Result analysis: The Jaro-Winkler algorithm is highly tolerant of prefix matches and minor character changes. Therefore, it identifies Jon Smith and John Smyth as highly similar. In contrast, the similarity score for Smith John is much lower because the word order is reversed.

Example 3: Detect potential duplicate customer records

In a customer relationship management (CRM) system, duplicate customer records can be created from entries made through different channels.

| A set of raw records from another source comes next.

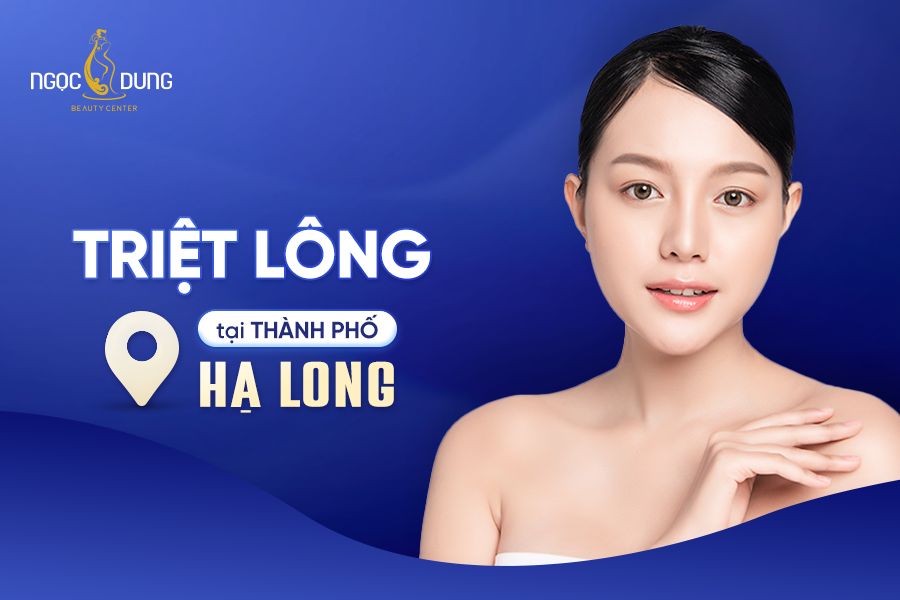 Tìm kiếm địa chỉ triệt lông tại thành phố Hạ Long uy tín ở đâu?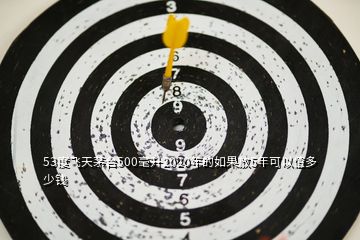 53度飛天茅臺(tái)500毫升2020年的如果放5年可以值多少錢(qián)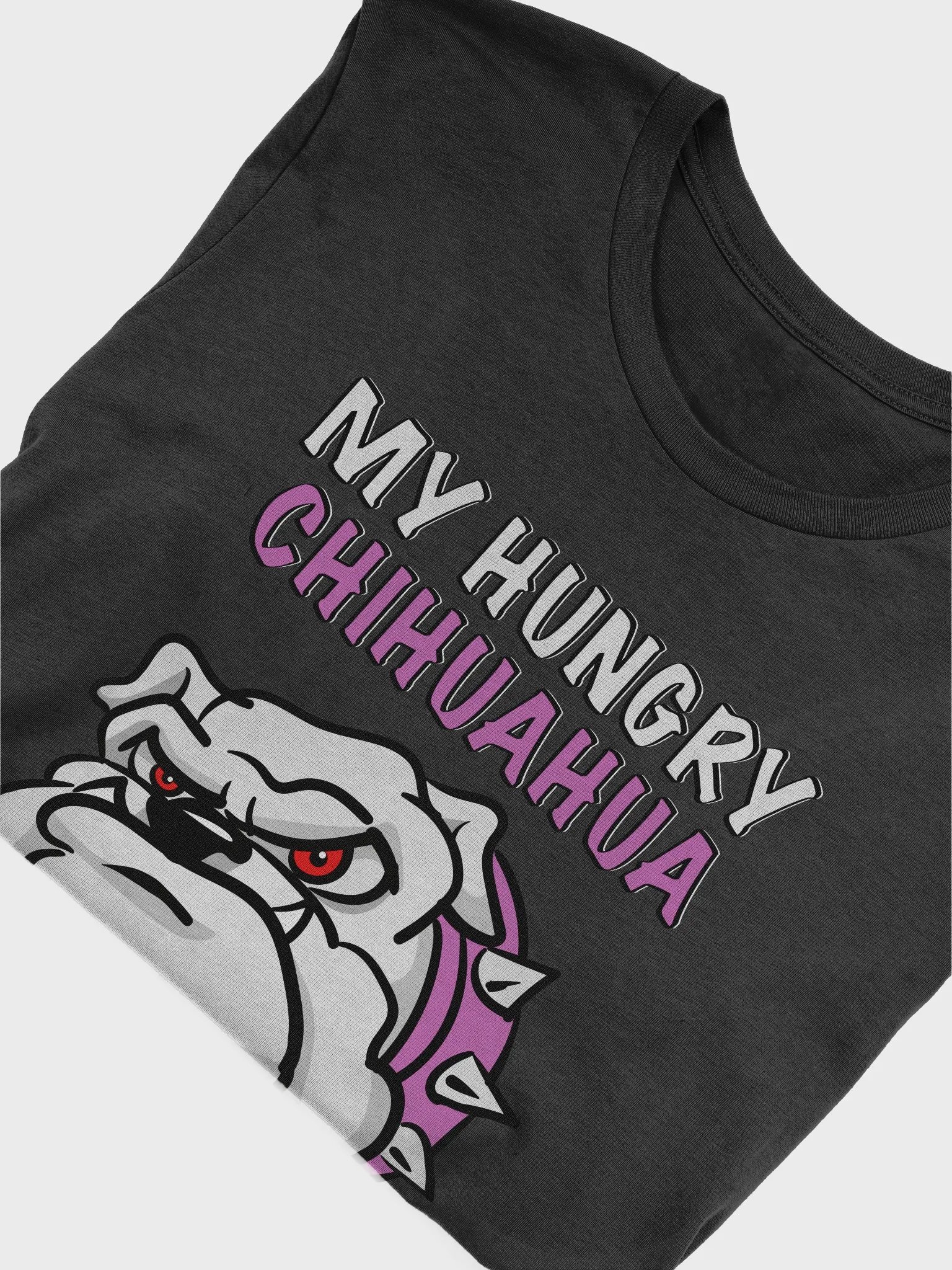 My Hungry Chihuahua T-Shirt product image (4)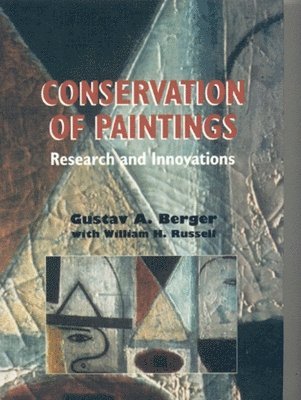 Gustav A. Berger, William H. Russell - Conservation of Paintings, Inbunden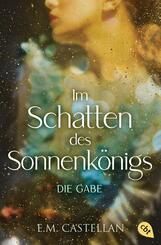 Im Schatten des Sonnenkönigs - Die Gabe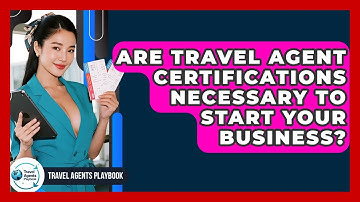 Are Travel Agent Certifications Necessary To Start Your Business? - Travel Agents Playbook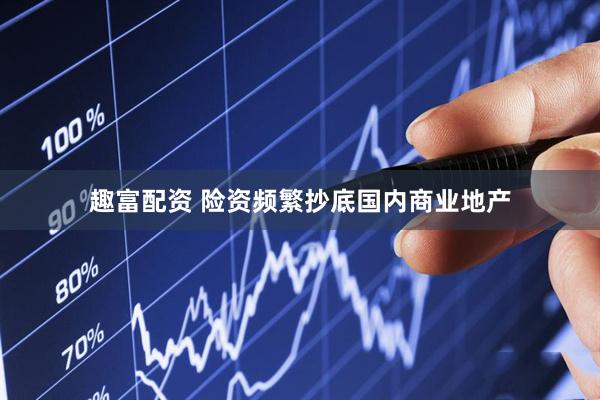 趣富配资 险资频繁抄底国内商业地产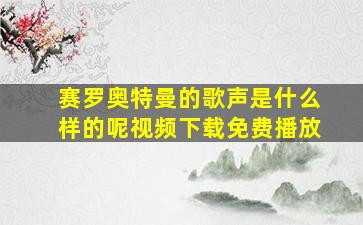 赛罗奥特曼的歌声是什么样的呢视频下载免费播放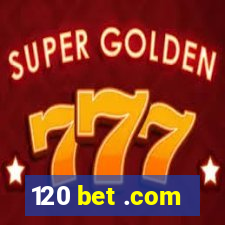 120 bet .com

This example shows how to identify potential duplicate records by combining the similarity scores of name and email fields.

DECLARE
    TYPE customer IS RECORD (id INTEGER, name VARCHAR2(100), email VARCHAR2(100));
    TYPE customer_array IS TABLE OF customer;
    v_customers customer_array := customer_array(
        customer(1, 'John Smith', 'john.smith@email.com'),
        customer(2, 'Jon Smith',  'j.smith@email.com'),      -- Similar name, similar email
        customer(3, 'John Smyth', 'john.smyth@gmail.com'),   -- Similar name, different email
        customer(4, 'Jane Doe',   'jane.doe@email.com'),      -- Completely different
        customer(5, 'John Smith', 'johnsmith@email.com')      -- Same name, similar email
    );
    v_name_sim   BINARY_DOUBLE;
    v_email_sim  BINARY_DOUBLE;
    v_overall_sim BINARY_DOUBLE;
    v_threshold   BINARY_DOUBLE := 0.85; -- Define the combined similarity threshold
BEGIN
    DBMS_OUTPUT.PUT_LINE('Duplicate data detection analysis (Threshold: ' || v_threshold || ')');
    DBMS_OUTPUT.PUT_LINE('==============================================');

    FOR i IN 1..v_customers.COUNT LOOP
        FOR j IN i + 1..v_customers.COUNT LOOP
            v_name_sim := UTL_MATCH.JARO_WINKLER(v_customers(i).name, v_customers(j).name);
            v_email_sim := UTL_MATCH.JARO_WINKLER(v_customers(i).email, v_customers(j).email);

            -- Calculate a combined similarity score using a weighted average (70% weight for name, 30% weight for email)
            v_overall_sim := (v_name_sim * 0.7) + (v_email_sim * 0.3);

            IF v_overall_sim >= v_threshold THEN
                DBMS_OUTPUT.PUT_LINE('Potential duplicate found:');
                DBMS_OUTPUT.PUT_LINE('  Record ' || v_customers(i).id || ': ' || v_customers(i).name || ' | ' || v_customers(i).email);
                DBMS_OUTPUT.PUT_LINE('  Record ' || v_customers(j).id || ': ' || v_customers(j).name || ' | ' || v_customers(j).email);
                DBMS_OUTPUT.PUT_LINE('  -> Combined similarity: ' || ROUND(v_overall_sim * 100) || '%');
                DBMS_OUTPUT.PUT_LINE('');
            END IF;
        END LOOP;
    END LOOP;
END;
/

Expected output:

Duplicate data detection analysis (Threshold: 0.85)
==============================================
Potential duplicate found:
  Record 1: John Smith | john.smith@email.com
  Record 2: Jon Smith | j.smith@email.com
  -> Combined similarity: 95%
Potential duplicate found:
  Record 1: John Smith | john.smith@email.com
  Record 3: John Smyth | john.smyth@gmail.com
  -> Combined similarity: 95%
Potential duplicate found:
  Record 1: John Smith | john.smith@email.com
  Record 5: John Smith | johnsmith@email.com
  -> Combined similarity: 100%
Potential duplicate found:
  Record 2: Jon Smith | j.smith@email.com
  Record 3: John Smyth | john.smyth@gmail.com
  -> Combined similarity: 90%
Potential duplicate found:
  Record 2: Jon Smith | j.smith@email.com
  Record 5: John Smith | johnsmith@email.com
  -> Combined similarity: 95%
Potential duplicate found:
  Record 3: John Smyth | john.smyth@gmail.com
  Record 5: John Smith | johnsmith@email.com
  -> Combined similarity: 95%